● Assignment: For this exercise, output every line of the data as it stands.

● Data listing:

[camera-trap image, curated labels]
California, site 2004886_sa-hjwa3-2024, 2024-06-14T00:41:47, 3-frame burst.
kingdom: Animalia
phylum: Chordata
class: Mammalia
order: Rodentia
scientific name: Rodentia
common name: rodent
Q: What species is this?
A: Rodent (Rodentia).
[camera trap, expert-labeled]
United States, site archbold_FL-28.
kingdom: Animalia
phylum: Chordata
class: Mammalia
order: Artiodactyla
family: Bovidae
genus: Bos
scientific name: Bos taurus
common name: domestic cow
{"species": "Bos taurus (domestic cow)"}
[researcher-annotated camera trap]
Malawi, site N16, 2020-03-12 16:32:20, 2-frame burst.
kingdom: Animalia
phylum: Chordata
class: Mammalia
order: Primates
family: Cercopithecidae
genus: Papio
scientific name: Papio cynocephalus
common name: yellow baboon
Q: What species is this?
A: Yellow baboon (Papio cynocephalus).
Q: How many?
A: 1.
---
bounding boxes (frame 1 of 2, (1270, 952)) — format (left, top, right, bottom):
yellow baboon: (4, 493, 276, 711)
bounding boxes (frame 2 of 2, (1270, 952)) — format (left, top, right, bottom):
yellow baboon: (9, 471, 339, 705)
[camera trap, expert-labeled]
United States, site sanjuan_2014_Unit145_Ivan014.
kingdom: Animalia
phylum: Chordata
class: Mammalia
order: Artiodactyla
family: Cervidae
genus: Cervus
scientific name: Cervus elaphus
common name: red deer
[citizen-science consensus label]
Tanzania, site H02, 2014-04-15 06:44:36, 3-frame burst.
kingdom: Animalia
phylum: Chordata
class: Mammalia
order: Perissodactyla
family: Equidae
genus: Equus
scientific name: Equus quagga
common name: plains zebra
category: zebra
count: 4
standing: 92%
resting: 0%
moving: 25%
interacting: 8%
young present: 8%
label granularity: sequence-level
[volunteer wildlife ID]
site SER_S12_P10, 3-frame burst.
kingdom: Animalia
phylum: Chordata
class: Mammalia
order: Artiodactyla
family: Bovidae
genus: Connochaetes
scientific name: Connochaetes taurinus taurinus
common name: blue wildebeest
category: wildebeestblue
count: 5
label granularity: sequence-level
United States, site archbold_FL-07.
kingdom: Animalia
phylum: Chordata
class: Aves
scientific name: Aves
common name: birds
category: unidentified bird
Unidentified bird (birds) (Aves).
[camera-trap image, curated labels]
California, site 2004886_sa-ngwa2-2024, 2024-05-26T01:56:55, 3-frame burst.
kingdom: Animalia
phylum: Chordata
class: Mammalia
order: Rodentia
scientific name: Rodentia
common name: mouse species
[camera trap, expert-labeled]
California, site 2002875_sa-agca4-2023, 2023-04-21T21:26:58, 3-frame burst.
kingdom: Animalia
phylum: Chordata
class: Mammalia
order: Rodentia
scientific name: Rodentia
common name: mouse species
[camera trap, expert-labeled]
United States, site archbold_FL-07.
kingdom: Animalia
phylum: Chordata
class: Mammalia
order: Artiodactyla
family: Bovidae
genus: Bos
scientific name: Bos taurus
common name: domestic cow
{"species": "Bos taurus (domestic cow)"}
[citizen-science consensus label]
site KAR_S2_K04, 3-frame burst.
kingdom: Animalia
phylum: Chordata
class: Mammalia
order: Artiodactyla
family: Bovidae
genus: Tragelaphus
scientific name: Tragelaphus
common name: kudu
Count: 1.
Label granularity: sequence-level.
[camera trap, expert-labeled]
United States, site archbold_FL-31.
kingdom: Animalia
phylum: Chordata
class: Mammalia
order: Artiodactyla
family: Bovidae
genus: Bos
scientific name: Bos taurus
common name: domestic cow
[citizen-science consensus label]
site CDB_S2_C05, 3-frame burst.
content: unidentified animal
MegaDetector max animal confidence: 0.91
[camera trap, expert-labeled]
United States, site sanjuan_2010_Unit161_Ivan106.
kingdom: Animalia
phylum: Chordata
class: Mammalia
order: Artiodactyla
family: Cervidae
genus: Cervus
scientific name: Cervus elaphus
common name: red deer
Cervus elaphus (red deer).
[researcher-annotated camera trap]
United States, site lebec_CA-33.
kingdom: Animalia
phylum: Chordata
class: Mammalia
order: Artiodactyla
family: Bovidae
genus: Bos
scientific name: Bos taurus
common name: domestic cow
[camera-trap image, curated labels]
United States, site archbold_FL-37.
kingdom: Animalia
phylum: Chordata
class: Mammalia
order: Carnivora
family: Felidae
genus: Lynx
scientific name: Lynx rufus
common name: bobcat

● Solution for this exercise:
[camera-trap image, curated labels]
California, site 2004886_sa-hjwa3-2024, 2024-06-14T00:41:47, 3-frame burst.
kingdom: Animalia
phylum: Chordata
class: Mammalia
order: Rodentia
scientific name: Rodentia
common name: rodent
Q: What species is this?
A: Rodent (Rodentia).
[camera trap, expert-labeled]
United States, site archbold_FL-28.
kingdom: Animalia
phylum: Chordata
class: Mammalia
order: Artiodactyla
family: Bovidae
genus: Bos
scientific name: Bos taurus
common name: domestic cow
{"species": "Bos taurus (domestic cow)"}
[researcher-annotated camera trap]
Malawi, site N16, 2020-03-12 16:32:20, 2-frame burst.
kingdom: Animalia
phylum: Chordata
class: Mammalia
order: Primates
family: Cercopithecidae
genus: Papio
scientific name: Papio cynocephalus
common name: yellow baboon
Q: What species is this?
A: Yellow baboon (Papio cynocephalus).
Q: How many?
A: 1.
---
bounding boxes (frame 1 of 2, (1270, 952)) — format (left, top, right, bottom):
yellow baboon: (4, 493, 276, 711)
bounding boxes (frame 2 of 2, (1270, 952)) — format (left, top, right, bottom):
yellow baboon: (9, 471, 339, 705)
[camera trap, expert-labeled]
United States, site sanjuan_2014_Unit145_Ivan014.
kingdom: Animalia
phylum: Chordata
class: Mammalia
order: Artiodactyla
family: Cervidae
genus: Cervus
scientific name: Cervus elaphus
common name: red deer
[citizen-science consensus label]
Tanzania, site H02, 2014-04-15 06:44:36, 3-frame burst.
kingdom: Animalia
phylum: Chordata
class: Mammalia
order: Perissodactyla
family: Equidae
genus: Equus
scientific name: Equus quagga
common name: plains zebra
category: zebra
count: 4
standing: 92%
resting: 0%
moving: 25%
interacting: 8%
young present: 8%
label granularity: sequence-level
[volunteer wildlife ID]
site SER_S12_P10, 3-frame burst.
kingdom: Animalia
phylum: Chordata
class: Mammalia
order: Artiodactyla
family: Bovidae
genus: Connochaetes
scientific name: Connochaetes taurinus taurinus
common name: blue wildebeest
category: wildebeestblue
count: 5
label granularity: sequence-level
United States, site archbold_FL-07.
kingdom: Animalia
phylum: Chordata
class: Aves
scientific name: Aves
common name: birds
category: unidentified bird
Unidentified bird (birds) (Aves).
[camera-trap image, curated labels]
California, site 2004886_sa-ngwa2-2024, 2024-05-26T01:56:55, 3-frame burst.
kingdom: Animalia
phylum: Chordata
class: Mammalia
order: Rodentia
scientific name: Rodentia
common name: mouse species
[camera trap, expert-labeled]
California, site 2002875_sa-agca4-2023, 2023-04-21T21:26:58, 3-frame burst.
kingdom: Animalia
phylum: Chordata
class: Mammalia
order: Rodentia
scientific name: Rodentia
common name: mouse species
[camera trap, expert-labeled]
United States, site archbold_FL-07.
kingdom: Animalia
phylum: Chordata
class: Mammalia
order: Artiodactyla
family: Bovidae
genus: Bos
scientific name: Bos taurus
common name: domestic cow
{"species": "Bos taurus (domestic cow)"}
[citizen-science consensus label]
site KAR_S2_K04, 3-frame burst.
kingdom: Animalia
phylum: Chordata
class: Mammalia
order: Artiodactyla
family: Bovidae
genus: Tragelaphus
scientific name: Tragelaphus
common name: kudu
Count: 1.
Label granularity: sequence-level.
[camera trap, expert-labeled]
United States, site archbold_FL-31.
kingdom: Animalia
phylum: Chordata
class: Mammalia
order: Artiodactyla
family: Bovidae
genus: Bos
scientific name: Bos taurus
common name: domestic cow
[citizen-science consensus label]
site CDB_S2_C05, 3-frame burst.
content: unidentified animal
MegaDetector max animal confidence: 0.91
[camera trap, expert-labeled]
United States, site sanjuan_2010_Unit161_Ivan106.
kingdom: Animalia
phylum: Chordata
class: Mammalia
order: Artiodactyla
family: Cervidae
genus: Cervus
scientific name: Cervus elaphus
common name: red deer
Cervus elaphus (red deer).
[researcher-annotated camera trap]
United States, site lebec_CA-33.
kingdom: Animalia
phylum: Chordata
class: Mammalia
order: Artiodactyla
family: Bovidae
genus: Bos
scientific name: Bos taurus
common name: domestic cow
[camera-trap image, curated labels]
United States, site archbold_FL-37.
kingdom: Animalia
phylum: Chordata
class: Mammalia
order: Carnivora
family: Felidae
genus: Lynx
scientific name: Lynx rufus
common name: bobcat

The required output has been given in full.